The profitability can be calculated in different ways – gross profit, net profit, free cash flow, or EBITDA (Earnings Before Interest, Taxes, Depreciation, and Amortization) profitability. It’s more common to use EBITDA in the SaaS industry.

Image credit: thesaascfo

However, the appropriate profitability type will entirely depend on a SaaS business type.

As Brad Feld explains, if you have a cloud service, calculating profitability should be relatively straightforward. On the other hand, running an infrastructure, your EBITDA will deviate from net income and cash flow due to various associated costs as rental expenses, financial debts, etc.

As we can understand from the above, the company’s profitability can vary depending on its business structure and the development stage.

And here is the logical question comes up – when a company should start measuring a rule of 40. The experts say it’s more reasonable to measure this rule when your company overgrows a startup stage. You should reach at least $1 million of monthly recurring revenue before the rule of 40 calculation. When you have all your essential departments as sales, marketing, support, accounting, and R&D built, it’ll be more likely the time when you hit your first $1 million MRR milestone.

In case you’re an earlier stage startup, concentrate first on building your go-to-market strategy and cash flow.

Rule of 40 example

To get more understanding of how to calculate your rule of 40, see the example below.

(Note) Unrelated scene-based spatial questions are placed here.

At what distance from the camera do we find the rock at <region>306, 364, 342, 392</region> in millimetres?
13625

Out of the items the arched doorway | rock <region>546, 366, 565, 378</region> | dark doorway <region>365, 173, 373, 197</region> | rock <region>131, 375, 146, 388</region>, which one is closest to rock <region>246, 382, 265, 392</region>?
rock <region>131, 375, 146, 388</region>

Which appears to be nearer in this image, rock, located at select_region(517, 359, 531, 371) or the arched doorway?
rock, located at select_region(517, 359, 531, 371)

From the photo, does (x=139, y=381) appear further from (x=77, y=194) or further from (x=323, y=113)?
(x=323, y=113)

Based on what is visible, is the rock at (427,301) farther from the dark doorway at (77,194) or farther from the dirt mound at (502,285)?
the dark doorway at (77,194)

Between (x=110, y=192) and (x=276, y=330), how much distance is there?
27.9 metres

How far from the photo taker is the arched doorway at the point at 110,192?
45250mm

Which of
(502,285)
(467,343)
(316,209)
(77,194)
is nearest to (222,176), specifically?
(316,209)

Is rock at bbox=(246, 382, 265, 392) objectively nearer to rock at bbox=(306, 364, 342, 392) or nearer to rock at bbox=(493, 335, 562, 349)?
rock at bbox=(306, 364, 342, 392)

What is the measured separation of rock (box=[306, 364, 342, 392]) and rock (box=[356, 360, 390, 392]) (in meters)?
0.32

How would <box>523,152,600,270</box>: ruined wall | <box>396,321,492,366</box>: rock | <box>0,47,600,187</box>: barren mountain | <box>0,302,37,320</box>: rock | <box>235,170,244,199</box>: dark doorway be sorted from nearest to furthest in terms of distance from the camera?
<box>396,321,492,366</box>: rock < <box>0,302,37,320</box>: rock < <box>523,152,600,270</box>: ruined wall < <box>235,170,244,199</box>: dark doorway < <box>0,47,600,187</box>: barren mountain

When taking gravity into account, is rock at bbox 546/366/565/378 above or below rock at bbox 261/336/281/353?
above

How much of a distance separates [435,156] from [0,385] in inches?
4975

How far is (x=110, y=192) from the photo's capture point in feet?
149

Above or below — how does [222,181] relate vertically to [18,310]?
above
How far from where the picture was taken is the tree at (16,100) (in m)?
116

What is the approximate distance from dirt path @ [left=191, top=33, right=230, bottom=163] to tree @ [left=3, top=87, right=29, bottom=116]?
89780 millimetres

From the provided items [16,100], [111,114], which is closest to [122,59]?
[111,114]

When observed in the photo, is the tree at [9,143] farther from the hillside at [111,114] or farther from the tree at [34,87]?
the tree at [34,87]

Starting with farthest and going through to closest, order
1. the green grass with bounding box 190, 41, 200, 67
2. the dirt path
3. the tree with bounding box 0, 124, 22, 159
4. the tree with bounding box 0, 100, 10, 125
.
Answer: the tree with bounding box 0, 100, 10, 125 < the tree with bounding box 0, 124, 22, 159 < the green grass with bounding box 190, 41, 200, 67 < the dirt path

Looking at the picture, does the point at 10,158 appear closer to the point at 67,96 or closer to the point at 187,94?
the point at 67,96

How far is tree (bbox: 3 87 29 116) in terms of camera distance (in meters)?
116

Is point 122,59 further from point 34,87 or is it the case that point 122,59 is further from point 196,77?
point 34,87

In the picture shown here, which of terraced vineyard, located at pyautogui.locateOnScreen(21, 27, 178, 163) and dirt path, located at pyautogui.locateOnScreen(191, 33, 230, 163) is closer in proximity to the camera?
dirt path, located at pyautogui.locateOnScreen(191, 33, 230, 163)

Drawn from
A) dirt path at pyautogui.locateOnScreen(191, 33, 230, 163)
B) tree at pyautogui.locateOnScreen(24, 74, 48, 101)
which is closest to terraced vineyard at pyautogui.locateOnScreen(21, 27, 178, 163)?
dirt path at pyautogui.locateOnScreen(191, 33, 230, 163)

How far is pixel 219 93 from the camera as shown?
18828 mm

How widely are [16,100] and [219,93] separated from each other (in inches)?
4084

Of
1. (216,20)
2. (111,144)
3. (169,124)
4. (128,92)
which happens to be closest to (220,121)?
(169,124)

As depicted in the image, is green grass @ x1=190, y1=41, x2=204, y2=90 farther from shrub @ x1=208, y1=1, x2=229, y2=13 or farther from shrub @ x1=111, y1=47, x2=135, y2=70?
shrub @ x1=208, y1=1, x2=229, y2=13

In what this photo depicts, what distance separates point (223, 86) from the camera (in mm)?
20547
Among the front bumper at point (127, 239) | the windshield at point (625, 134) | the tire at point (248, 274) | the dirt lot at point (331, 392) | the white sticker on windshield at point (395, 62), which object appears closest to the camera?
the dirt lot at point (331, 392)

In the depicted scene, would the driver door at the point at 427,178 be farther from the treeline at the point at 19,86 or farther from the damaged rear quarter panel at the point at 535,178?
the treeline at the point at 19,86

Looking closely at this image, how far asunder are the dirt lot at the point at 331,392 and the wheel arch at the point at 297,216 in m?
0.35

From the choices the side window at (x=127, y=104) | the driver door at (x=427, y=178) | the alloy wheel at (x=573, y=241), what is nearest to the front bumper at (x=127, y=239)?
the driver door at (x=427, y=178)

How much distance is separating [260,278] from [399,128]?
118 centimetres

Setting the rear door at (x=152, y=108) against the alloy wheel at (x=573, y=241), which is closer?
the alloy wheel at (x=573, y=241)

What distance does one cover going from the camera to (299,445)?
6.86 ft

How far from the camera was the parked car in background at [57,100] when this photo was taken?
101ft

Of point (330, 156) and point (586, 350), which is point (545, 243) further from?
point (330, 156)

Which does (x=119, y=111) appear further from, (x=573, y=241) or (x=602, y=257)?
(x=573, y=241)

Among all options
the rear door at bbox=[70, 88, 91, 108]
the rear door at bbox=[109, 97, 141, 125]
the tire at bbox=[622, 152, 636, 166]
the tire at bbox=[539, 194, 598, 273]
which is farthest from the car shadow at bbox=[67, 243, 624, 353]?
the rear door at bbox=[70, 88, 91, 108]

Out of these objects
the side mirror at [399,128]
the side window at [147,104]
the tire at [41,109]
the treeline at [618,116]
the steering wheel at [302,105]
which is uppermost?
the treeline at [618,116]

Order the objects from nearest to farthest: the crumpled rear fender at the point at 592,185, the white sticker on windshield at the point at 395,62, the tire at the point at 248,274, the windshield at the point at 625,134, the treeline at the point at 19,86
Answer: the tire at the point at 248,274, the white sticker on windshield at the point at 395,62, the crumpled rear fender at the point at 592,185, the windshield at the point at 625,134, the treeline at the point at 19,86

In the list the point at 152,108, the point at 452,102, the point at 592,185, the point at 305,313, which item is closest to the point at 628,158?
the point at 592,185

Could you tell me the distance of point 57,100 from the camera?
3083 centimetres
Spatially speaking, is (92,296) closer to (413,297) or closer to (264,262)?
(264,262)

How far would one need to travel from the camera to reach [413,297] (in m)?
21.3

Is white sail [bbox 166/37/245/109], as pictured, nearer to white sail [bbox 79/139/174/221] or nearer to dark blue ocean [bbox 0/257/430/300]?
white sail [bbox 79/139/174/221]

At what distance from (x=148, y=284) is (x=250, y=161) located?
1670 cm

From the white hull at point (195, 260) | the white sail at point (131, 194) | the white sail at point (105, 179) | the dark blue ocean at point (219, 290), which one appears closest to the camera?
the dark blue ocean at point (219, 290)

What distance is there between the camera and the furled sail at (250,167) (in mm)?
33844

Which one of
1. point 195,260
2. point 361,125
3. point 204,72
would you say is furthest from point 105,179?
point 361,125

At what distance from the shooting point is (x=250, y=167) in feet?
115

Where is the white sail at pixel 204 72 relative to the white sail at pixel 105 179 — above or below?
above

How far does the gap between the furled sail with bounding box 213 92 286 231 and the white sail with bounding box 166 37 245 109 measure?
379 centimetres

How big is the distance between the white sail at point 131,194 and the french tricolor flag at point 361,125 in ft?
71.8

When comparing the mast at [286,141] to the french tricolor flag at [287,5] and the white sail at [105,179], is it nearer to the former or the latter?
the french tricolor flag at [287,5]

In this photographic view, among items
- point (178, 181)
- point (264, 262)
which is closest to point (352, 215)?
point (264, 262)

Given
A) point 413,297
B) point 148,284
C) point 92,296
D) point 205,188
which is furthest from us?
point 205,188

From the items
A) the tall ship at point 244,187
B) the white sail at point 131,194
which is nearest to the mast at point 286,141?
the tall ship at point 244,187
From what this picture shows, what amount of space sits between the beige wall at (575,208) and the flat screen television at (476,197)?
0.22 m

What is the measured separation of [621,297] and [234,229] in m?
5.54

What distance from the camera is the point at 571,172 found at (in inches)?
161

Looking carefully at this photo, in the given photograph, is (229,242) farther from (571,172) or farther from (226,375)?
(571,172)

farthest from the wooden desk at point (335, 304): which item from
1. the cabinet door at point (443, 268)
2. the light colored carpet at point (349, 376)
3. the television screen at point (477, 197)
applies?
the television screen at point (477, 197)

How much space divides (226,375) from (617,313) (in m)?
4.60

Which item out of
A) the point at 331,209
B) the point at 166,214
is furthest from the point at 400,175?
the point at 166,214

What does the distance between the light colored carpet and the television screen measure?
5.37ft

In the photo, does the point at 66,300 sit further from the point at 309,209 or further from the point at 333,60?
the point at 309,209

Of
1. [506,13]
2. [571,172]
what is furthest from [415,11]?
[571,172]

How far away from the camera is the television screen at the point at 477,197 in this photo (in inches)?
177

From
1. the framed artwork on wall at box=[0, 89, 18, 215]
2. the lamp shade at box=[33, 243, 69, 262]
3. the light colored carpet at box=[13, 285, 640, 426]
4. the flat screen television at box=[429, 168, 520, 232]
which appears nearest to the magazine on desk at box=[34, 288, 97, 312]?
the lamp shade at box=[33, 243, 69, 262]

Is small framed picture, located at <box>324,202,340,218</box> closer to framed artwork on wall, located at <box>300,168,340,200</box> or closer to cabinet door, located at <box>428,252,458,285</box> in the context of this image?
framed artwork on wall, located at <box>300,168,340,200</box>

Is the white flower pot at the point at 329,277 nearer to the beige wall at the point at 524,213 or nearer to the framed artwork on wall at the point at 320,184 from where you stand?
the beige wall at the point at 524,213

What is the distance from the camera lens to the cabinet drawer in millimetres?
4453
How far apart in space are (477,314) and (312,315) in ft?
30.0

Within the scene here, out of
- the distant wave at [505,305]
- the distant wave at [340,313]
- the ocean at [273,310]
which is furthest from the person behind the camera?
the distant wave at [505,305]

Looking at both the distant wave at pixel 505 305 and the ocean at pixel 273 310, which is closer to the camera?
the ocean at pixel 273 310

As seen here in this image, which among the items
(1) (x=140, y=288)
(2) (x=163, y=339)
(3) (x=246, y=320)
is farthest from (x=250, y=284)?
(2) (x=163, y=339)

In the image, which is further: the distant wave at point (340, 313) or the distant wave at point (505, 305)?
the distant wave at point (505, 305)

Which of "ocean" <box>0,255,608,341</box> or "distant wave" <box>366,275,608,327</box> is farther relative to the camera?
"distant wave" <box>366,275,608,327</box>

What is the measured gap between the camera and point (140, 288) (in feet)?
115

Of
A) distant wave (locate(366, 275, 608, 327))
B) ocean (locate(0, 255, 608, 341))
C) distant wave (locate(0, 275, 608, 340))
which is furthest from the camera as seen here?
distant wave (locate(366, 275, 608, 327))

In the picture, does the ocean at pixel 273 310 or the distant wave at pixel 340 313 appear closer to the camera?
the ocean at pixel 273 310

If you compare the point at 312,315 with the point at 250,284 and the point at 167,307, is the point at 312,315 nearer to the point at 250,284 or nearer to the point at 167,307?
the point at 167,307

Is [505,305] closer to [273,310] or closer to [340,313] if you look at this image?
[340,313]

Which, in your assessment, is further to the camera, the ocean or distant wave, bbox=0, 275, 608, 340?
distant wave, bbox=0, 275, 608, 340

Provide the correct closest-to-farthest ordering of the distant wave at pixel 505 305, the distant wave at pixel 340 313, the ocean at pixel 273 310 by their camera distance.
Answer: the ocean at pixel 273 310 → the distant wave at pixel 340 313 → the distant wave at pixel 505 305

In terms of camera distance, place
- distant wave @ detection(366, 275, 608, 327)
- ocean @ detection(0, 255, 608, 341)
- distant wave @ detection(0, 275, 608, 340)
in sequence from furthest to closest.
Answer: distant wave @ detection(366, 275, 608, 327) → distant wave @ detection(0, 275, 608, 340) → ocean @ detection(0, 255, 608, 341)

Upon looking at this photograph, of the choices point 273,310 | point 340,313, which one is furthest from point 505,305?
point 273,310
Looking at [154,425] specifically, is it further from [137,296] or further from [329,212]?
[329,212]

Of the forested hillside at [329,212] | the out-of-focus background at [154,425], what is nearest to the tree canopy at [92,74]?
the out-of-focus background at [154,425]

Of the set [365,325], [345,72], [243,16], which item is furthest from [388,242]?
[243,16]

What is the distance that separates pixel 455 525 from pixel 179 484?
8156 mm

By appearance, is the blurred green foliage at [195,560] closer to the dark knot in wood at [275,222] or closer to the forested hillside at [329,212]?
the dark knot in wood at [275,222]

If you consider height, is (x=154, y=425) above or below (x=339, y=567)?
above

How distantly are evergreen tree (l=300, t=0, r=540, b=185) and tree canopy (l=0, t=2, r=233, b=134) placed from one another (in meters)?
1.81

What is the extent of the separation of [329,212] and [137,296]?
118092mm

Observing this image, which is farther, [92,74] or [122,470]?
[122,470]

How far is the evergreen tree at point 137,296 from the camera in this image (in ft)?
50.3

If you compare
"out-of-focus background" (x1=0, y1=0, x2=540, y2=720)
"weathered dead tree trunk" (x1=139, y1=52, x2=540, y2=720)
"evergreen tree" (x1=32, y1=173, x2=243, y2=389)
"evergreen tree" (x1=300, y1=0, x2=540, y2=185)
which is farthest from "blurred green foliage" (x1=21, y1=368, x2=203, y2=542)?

Here the growth % is calculated using a YTD (year-to-date) revenue growth. The requirement is to use a period that shows the best your actual revenue and profit picture. For the profit calculation, the EBITDA margin is used.

Image credit: thesaascfo

Actually, the rule of 40 is a constant balance between growth and profitability. You should realize that it’s never possible to keep both metrics high. When your revenue is growing, it means that you sacrifice your margin investing in sales and marketing. On the contrary, high profit reflects your intent to please stakeholders and investors.

Image credit: thesaascfo

Many SaaS businesses combat achieving the right balance between revenue growth and profitability. They can tend to either sales or profit growth depending on business objectives. For example, Oracle, a database management company, has a slow lower than 10% growth rate focusing on high profitability. Aiming to find the right balance between profitability and growth, the businesses like Adobe having strong products moved to a subscription business model. They’re focusing on improving their core products rather than investing huge money in sales and marketing to expand their market shares.

As a conclusion

Even though the rule of 40 is an excellent tool to get a quick idea of a company’s condition, it remains a rule of thumb. To get a precise picture of your Subscription Business health, you should track various metrics regularly and take necessary steps based on a thorough analysis. Also, when following the rule of 40, you should remember that it’s always a tradeoff between growth and profitability.